Uber stock stumbled after its Q3 earnings report, as investors zeroed in on slower-than-expected growth in gross bookings. Otherwise, Uber's numbers for the latest quarter came in ahead of Wall Street's estimates. Revenues of $11.2 billion were up 20% year over year, while earnings of $1.20 per share marked a quantum leap from the year-ago figure of $0.10, and easily outpaced the consensus estimate of $0.38.
Gross bookings clocked in at $41 billion, rising 16% from the previous year. Further, trips during the quarter grew 17% YoY to 2.9 billion, or about 31 million trips per day on average. Further, given that Uber has demonstrated an ability to increase prices above inflation in recent years, it's reasonable to assume the company can maintain trip fare growth at least in line with inflation going forward.
Net cash from operating activities and free cash flow were at $966 million and $905 million, respectively. Overall, Uber exited the quarter with a healthy cash balance of $6.2 billion, much higher than its short-term debt levels of $178 million.
Uber's competitive edge is rooted in its unique position as one of the few companies globally offering both mobility and delivery services. Additionally, Uber has stakes in other major platforms like Careem, Grab (GRAB), and Didi, which strengthens its market position. With over 160 million consumers using its platform, Uber is well-placed to introduce related offerings and expand its services further.
The company is also making significant strides in the autonomous vehicle space through strategic partnerships. In the UAE, Uber has partnered with WeRide, integrating WeRide’s autonomous vehicles into the Uber app for rides. In the U.S., Uber has partnered with Avride, initially launching delivery robots in Austin, followed by Dallas and Jersey City in late 2024, with plans for autonomous vehicles in Dallas by 2025. Another partnership with Waymo will see Waymo’s autonomous vehicles available exclusively through the Uber app in Austin and Atlanta, where Waymo has already been providing fully autonomous trips in Phoenix. Uber has also teamed up with GM's (GM) Cruise, planning to launch Chevy Bolt-based autonomous vehicles through the Uber app by 2025, without specifying any geographic restrictions for deployment.
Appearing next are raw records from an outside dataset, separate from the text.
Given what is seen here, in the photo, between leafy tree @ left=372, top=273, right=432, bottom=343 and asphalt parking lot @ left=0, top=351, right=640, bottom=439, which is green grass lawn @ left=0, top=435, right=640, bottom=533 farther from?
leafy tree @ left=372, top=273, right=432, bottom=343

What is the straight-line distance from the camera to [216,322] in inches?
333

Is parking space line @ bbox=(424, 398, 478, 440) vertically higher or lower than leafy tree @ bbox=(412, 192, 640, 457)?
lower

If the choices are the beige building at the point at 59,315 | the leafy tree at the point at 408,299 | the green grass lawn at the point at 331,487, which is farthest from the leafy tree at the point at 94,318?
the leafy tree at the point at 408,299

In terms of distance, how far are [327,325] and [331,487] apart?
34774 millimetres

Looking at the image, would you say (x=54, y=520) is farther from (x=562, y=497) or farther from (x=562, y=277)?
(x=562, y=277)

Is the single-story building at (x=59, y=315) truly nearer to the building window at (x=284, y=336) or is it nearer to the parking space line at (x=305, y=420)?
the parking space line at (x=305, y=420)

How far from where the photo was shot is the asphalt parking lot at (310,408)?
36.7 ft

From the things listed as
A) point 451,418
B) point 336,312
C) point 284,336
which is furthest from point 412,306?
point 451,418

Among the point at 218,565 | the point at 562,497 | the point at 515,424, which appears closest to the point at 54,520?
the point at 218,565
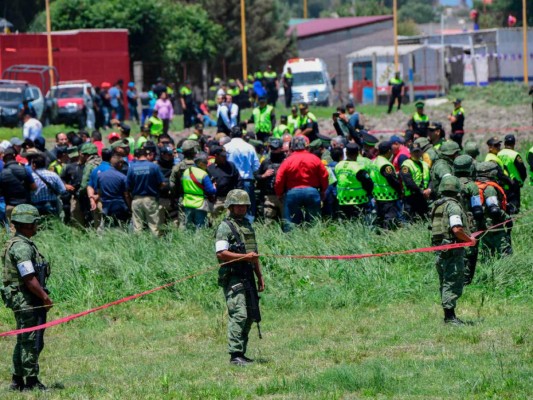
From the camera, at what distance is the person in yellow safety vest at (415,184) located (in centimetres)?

Finally, Uber One adoption continues to be strong, underscoring the platform’s stickiness and its economic moat, both of which are crucial for driving long-term growth.
Analysts have deemed UBER stock a “Strong Buy” with a mean target price of $91.76. This indicates an upside potential of about 28.9% from current levels. Out of 44 analysts covering the stock, 36 have a “Strong Buy” rating, 3 have a “Moderate Buy” rating, and 5 have a “Hold” rating.